I saw this post the other day saying that if there’s a positive infinity and a negative infinity, then zero is the middle. But what if you shift it to 1. Then there is infinite on one side and then there is infinite+1 on the other. But wouldn’t infinite+1 just be equal to zero. Then that means that there really is no middle for the number line but just an arbitrary spot we picked. Despite us not being able to imagine infinity, we use it in math all the time and very easily. Dividing by infinity always gives us 0 even though it doesn’t since you can’t turn something into nothing physically (but we can mathematically)

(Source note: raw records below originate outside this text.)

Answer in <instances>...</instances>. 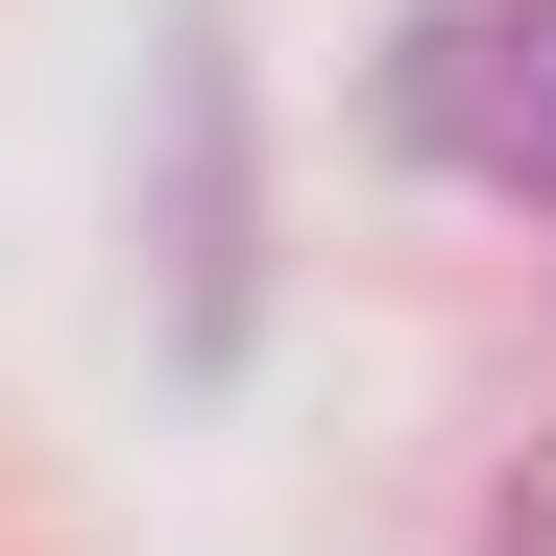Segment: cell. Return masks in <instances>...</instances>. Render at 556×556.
I'll use <instances>...</instances> for the list:
<instances>
[{
  "label": "cell",
  "mask_w": 556,
  "mask_h": 556,
  "mask_svg": "<svg viewBox=\"0 0 556 556\" xmlns=\"http://www.w3.org/2000/svg\"><path fill=\"white\" fill-rule=\"evenodd\" d=\"M388 122L435 169H484V194L556 218V0H435V25L388 49Z\"/></svg>",
  "instance_id": "obj_1"
},
{
  "label": "cell",
  "mask_w": 556,
  "mask_h": 556,
  "mask_svg": "<svg viewBox=\"0 0 556 556\" xmlns=\"http://www.w3.org/2000/svg\"><path fill=\"white\" fill-rule=\"evenodd\" d=\"M484 556H556V435H532L508 484H484Z\"/></svg>",
  "instance_id": "obj_2"
}]
</instances>
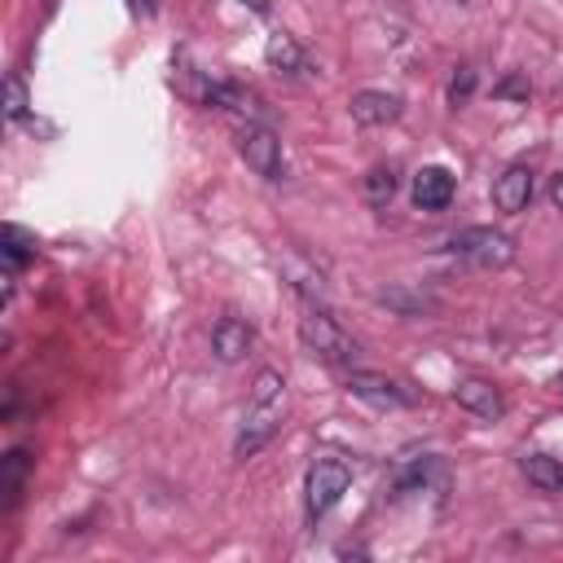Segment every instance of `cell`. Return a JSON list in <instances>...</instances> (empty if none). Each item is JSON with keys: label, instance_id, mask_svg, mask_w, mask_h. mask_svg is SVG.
<instances>
[{"label": "cell", "instance_id": "cell-11", "mask_svg": "<svg viewBox=\"0 0 563 563\" xmlns=\"http://www.w3.org/2000/svg\"><path fill=\"white\" fill-rule=\"evenodd\" d=\"M251 325L242 321V317H220L216 321V330H211V352L224 361V365H233V361H242L246 352H251Z\"/></svg>", "mask_w": 563, "mask_h": 563}, {"label": "cell", "instance_id": "cell-9", "mask_svg": "<svg viewBox=\"0 0 563 563\" xmlns=\"http://www.w3.org/2000/svg\"><path fill=\"white\" fill-rule=\"evenodd\" d=\"M528 202H532V167L510 163V167L493 180V207H497L501 216H519V211H528Z\"/></svg>", "mask_w": 563, "mask_h": 563}, {"label": "cell", "instance_id": "cell-21", "mask_svg": "<svg viewBox=\"0 0 563 563\" xmlns=\"http://www.w3.org/2000/svg\"><path fill=\"white\" fill-rule=\"evenodd\" d=\"M550 207L563 211V172H554V180H550Z\"/></svg>", "mask_w": 563, "mask_h": 563}, {"label": "cell", "instance_id": "cell-20", "mask_svg": "<svg viewBox=\"0 0 563 563\" xmlns=\"http://www.w3.org/2000/svg\"><path fill=\"white\" fill-rule=\"evenodd\" d=\"M497 97H528V84L519 75H510L506 84H497Z\"/></svg>", "mask_w": 563, "mask_h": 563}, {"label": "cell", "instance_id": "cell-1", "mask_svg": "<svg viewBox=\"0 0 563 563\" xmlns=\"http://www.w3.org/2000/svg\"><path fill=\"white\" fill-rule=\"evenodd\" d=\"M286 422V378L282 369H260L255 383H251V396H246V409H242V427H238V440H233V453L246 462L255 457Z\"/></svg>", "mask_w": 563, "mask_h": 563}, {"label": "cell", "instance_id": "cell-15", "mask_svg": "<svg viewBox=\"0 0 563 563\" xmlns=\"http://www.w3.org/2000/svg\"><path fill=\"white\" fill-rule=\"evenodd\" d=\"M207 106H220V110H233V114H255V92L233 84V79H220V84H207L202 92Z\"/></svg>", "mask_w": 563, "mask_h": 563}, {"label": "cell", "instance_id": "cell-6", "mask_svg": "<svg viewBox=\"0 0 563 563\" xmlns=\"http://www.w3.org/2000/svg\"><path fill=\"white\" fill-rule=\"evenodd\" d=\"M347 391L356 400L374 405V409H413L418 405V396L405 383H396L387 374H374V369H347Z\"/></svg>", "mask_w": 563, "mask_h": 563}, {"label": "cell", "instance_id": "cell-12", "mask_svg": "<svg viewBox=\"0 0 563 563\" xmlns=\"http://www.w3.org/2000/svg\"><path fill=\"white\" fill-rule=\"evenodd\" d=\"M519 471H523V479L537 493H563V462L559 457H550V453H523L519 457Z\"/></svg>", "mask_w": 563, "mask_h": 563}, {"label": "cell", "instance_id": "cell-23", "mask_svg": "<svg viewBox=\"0 0 563 563\" xmlns=\"http://www.w3.org/2000/svg\"><path fill=\"white\" fill-rule=\"evenodd\" d=\"M136 4H145V0H136Z\"/></svg>", "mask_w": 563, "mask_h": 563}, {"label": "cell", "instance_id": "cell-17", "mask_svg": "<svg viewBox=\"0 0 563 563\" xmlns=\"http://www.w3.org/2000/svg\"><path fill=\"white\" fill-rule=\"evenodd\" d=\"M31 255H35V238L22 233L18 224H4V264L9 268H22Z\"/></svg>", "mask_w": 563, "mask_h": 563}, {"label": "cell", "instance_id": "cell-14", "mask_svg": "<svg viewBox=\"0 0 563 563\" xmlns=\"http://www.w3.org/2000/svg\"><path fill=\"white\" fill-rule=\"evenodd\" d=\"M26 471H31V453L26 449H9L0 462V493H4V510L18 506L22 488H26Z\"/></svg>", "mask_w": 563, "mask_h": 563}, {"label": "cell", "instance_id": "cell-2", "mask_svg": "<svg viewBox=\"0 0 563 563\" xmlns=\"http://www.w3.org/2000/svg\"><path fill=\"white\" fill-rule=\"evenodd\" d=\"M299 343L312 356L330 361V365H352V356H356V339L325 308H317V303H308L303 317H299Z\"/></svg>", "mask_w": 563, "mask_h": 563}, {"label": "cell", "instance_id": "cell-4", "mask_svg": "<svg viewBox=\"0 0 563 563\" xmlns=\"http://www.w3.org/2000/svg\"><path fill=\"white\" fill-rule=\"evenodd\" d=\"M233 141H238L242 163H246L260 180H282V176H286L282 141H277V132H273V128H264L260 119H246V123L233 132Z\"/></svg>", "mask_w": 563, "mask_h": 563}, {"label": "cell", "instance_id": "cell-18", "mask_svg": "<svg viewBox=\"0 0 563 563\" xmlns=\"http://www.w3.org/2000/svg\"><path fill=\"white\" fill-rule=\"evenodd\" d=\"M26 110H31V97H26V79L13 70V75L4 79V119H9V123H18V119H26Z\"/></svg>", "mask_w": 563, "mask_h": 563}, {"label": "cell", "instance_id": "cell-8", "mask_svg": "<svg viewBox=\"0 0 563 563\" xmlns=\"http://www.w3.org/2000/svg\"><path fill=\"white\" fill-rule=\"evenodd\" d=\"M453 189H457L453 172L431 163V167H418V172H413L409 198H413V207H418V211H444V207L453 202Z\"/></svg>", "mask_w": 563, "mask_h": 563}, {"label": "cell", "instance_id": "cell-7", "mask_svg": "<svg viewBox=\"0 0 563 563\" xmlns=\"http://www.w3.org/2000/svg\"><path fill=\"white\" fill-rule=\"evenodd\" d=\"M347 114L356 128H387L405 114V101L396 92H383V88H361V92H352Z\"/></svg>", "mask_w": 563, "mask_h": 563}, {"label": "cell", "instance_id": "cell-16", "mask_svg": "<svg viewBox=\"0 0 563 563\" xmlns=\"http://www.w3.org/2000/svg\"><path fill=\"white\" fill-rule=\"evenodd\" d=\"M391 198H396V172L391 167H374L365 176V202L369 207H387Z\"/></svg>", "mask_w": 563, "mask_h": 563}, {"label": "cell", "instance_id": "cell-19", "mask_svg": "<svg viewBox=\"0 0 563 563\" xmlns=\"http://www.w3.org/2000/svg\"><path fill=\"white\" fill-rule=\"evenodd\" d=\"M475 92V70L471 66H457V75L449 79V106H466Z\"/></svg>", "mask_w": 563, "mask_h": 563}, {"label": "cell", "instance_id": "cell-5", "mask_svg": "<svg viewBox=\"0 0 563 563\" xmlns=\"http://www.w3.org/2000/svg\"><path fill=\"white\" fill-rule=\"evenodd\" d=\"M453 251L462 260H471L475 268H506L515 260V238L493 229V224H471L453 238Z\"/></svg>", "mask_w": 563, "mask_h": 563}, {"label": "cell", "instance_id": "cell-10", "mask_svg": "<svg viewBox=\"0 0 563 563\" xmlns=\"http://www.w3.org/2000/svg\"><path fill=\"white\" fill-rule=\"evenodd\" d=\"M453 400H457L466 413L484 418V422H497V418L506 413V396H501V391H497L488 378H457Z\"/></svg>", "mask_w": 563, "mask_h": 563}, {"label": "cell", "instance_id": "cell-13", "mask_svg": "<svg viewBox=\"0 0 563 563\" xmlns=\"http://www.w3.org/2000/svg\"><path fill=\"white\" fill-rule=\"evenodd\" d=\"M264 62H268L273 70H282V75H299V70L308 66L299 40L286 35V31H273V35H268V44H264Z\"/></svg>", "mask_w": 563, "mask_h": 563}, {"label": "cell", "instance_id": "cell-22", "mask_svg": "<svg viewBox=\"0 0 563 563\" xmlns=\"http://www.w3.org/2000/svg\"><path fill=\"white\" fill-rule=\"evenodd\" d=\"M242 4H251L255 13H268V4H273V0H242Z\"/></svg>", "mask_w": 563, "mask_h": 563}, {"label": "cell", "instance_id": "cell-3", "mask_svg": "<svg viewBox=\"0 0 563 563\" xmlns=\"http://www.w3.org/2000/svg\"><path fill=\"white\" fill-rule=\"evenodd\" d=\"M352 484V466L343 457H317L303 475V515L317 523L321 515H330L339 506V497Z\"/></svg>", "mask_w": 563, "mask_h": 563}]
</instances>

And then you go into thinking about the different names that we give to larger numbers as we get to infinity. If there’s an infinite number of numbers then there should be an infinite number of names. So, assuming we start with smaller more familiar words, then different number places start to have names with common words. We combine letters and start using then to name number places. That means that there should be number place for every word, even the large words that we will never think of. There’s a number on the way to infinity that has a decimal place with a name that has an infinite number of letters.
Today’s youtube video is the different types of infinity. It’s weird how we can make numbers that are too large for us to imagine but we can imagine imagining them. And even weirder, in math we aren’t able to use numbers that we can’t even imagine imagining but we can use the ones we can’t even though we cant really. Numbers so large that the large numbers we are able to imagine can’t be used to imagine the unimaginable ones. But they’re all equal regardless because they are all endless. The number of infinite numbers is bigger than any infinite number.
Then there all the infinite numbers in between the finite ones. Numbers than cant be ordered but can’t be imagined, like pi. When you look at pi, we can’t really imagine it only estimate it. Then here are all the numbers of pi that we don’t know. We can only assume the numbers that follow all the imaginable ones. There might be a place in pi where the sequence doesn’t consist of every number or only consists of one. Then there’s all the infinite number of pi’s that can exist. In mat a number such as .999… can be approximated to 1, and can actually be proven to be so. Using that same logic, if we take pi and change a digit at the infinity-th place, it can be approximated to 1. So, if we do that an infinite number of times to an infinite number of places we have an infinite number of pi’s.
Well, that’s what was on my mind. These photos were just from a random day that I decided to go out for a drive. It was fairly rainy on the way out, but by the time I got to Davenport it cleared out. The sun was actually shining through, I just desaturated it for the sake of continuity.